I disagreed with many of the Biden administration’s policy goals but took him at his word when he said he ran for office in 2020 because he wanted to set America down a better pathway. Biden seems to have earnestly believed that he alone could have beaten Donald Trump in 2020, and likely felt that way about 2024.

But when ABC’s George Stephanopoulos asked him what his reaction would be to a potential defeat this November, the president answered in the way you might expect a Little Leaguer before in a winner-take-all playoff game: “I’ll feel as long as I gave it my all and I did the good as job as I know I can do, that’s what this is about.”

The presidency is not a prize for self-esteem. Biden’s stated rationale for staying in the race started to sound an awful lot like the self-absorption of his opponent’s quote that“I alone can fix it.” And this kind of thinking is a death knell for any claim on public trust. Trump has his own issues on that score —though time will tell if the horrific attempt on his life in Pennsylvania earlier this month will reorient his campaign.

At a time when public opinion polling shows decreasing confidence in any number of institutions, from the police to Congress, from the courts to churches, from the media to big business, the White House was attempting to pull a shell game with voters in an election year. Their strategy was to give us a glimpse of the president here, some teleprompter addresses there, and certainly no events scheduled after dinner.

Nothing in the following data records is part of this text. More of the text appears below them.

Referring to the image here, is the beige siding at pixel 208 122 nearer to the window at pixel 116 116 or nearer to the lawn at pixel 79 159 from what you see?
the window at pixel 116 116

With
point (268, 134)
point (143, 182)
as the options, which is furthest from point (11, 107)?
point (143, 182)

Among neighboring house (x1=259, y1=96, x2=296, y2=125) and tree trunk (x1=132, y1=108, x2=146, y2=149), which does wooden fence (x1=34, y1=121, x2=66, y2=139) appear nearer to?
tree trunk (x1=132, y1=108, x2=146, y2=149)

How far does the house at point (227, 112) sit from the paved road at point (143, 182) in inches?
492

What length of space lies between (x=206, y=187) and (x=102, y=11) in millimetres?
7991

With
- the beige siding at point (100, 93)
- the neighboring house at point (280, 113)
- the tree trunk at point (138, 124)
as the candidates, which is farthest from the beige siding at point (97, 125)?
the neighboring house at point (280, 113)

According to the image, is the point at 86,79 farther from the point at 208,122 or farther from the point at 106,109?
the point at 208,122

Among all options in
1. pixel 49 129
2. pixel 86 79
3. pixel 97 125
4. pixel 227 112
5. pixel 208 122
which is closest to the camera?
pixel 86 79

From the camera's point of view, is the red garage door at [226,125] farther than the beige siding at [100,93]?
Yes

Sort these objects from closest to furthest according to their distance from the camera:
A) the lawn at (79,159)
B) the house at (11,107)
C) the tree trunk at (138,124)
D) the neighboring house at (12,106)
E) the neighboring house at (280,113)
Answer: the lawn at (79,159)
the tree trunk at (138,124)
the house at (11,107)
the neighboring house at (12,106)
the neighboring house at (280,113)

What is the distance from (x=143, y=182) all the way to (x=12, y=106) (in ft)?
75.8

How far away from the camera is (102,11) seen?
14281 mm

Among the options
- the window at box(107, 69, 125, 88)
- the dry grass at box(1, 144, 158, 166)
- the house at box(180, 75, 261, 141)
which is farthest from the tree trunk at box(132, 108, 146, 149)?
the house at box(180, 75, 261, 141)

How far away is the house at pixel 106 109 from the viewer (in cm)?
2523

It was a selfish choice. Democrats can be grateful to the president for giving them a fighting chance for their party to hold the White House. But it is not true, as Colorado Sen. Michael Bennett posted to social media on Sunday afternoon that, “We owe President Biden a debt of gratitude that we may never be able to repay.” The president deserves credit for making his ultimate decision. But the fact it took a debate blowout to reveal his inability to execute the duties of his office should leave Americans furious that so many enablers were determined to run cover.

While some argued that the president was making extraordinary accommodations during evening events and relied heavily on teleprompters, various opinions emerged about how these behaviors impacted his performance and leadership. For instance, some critics thought that the constant use of teleprompters highlighted potential cognitive issues, while others saw it as a necessary tool due to his age.

Moreover, the lack of transparency surrounding the president's health and his policy decisions sparked various opinions about the White House's approach to information dissemination. Some people believed that the White House's efforts to shut down press inquiries and conceal health scares were unacceptable, while others argued that it was necessary to protect the president's privacy.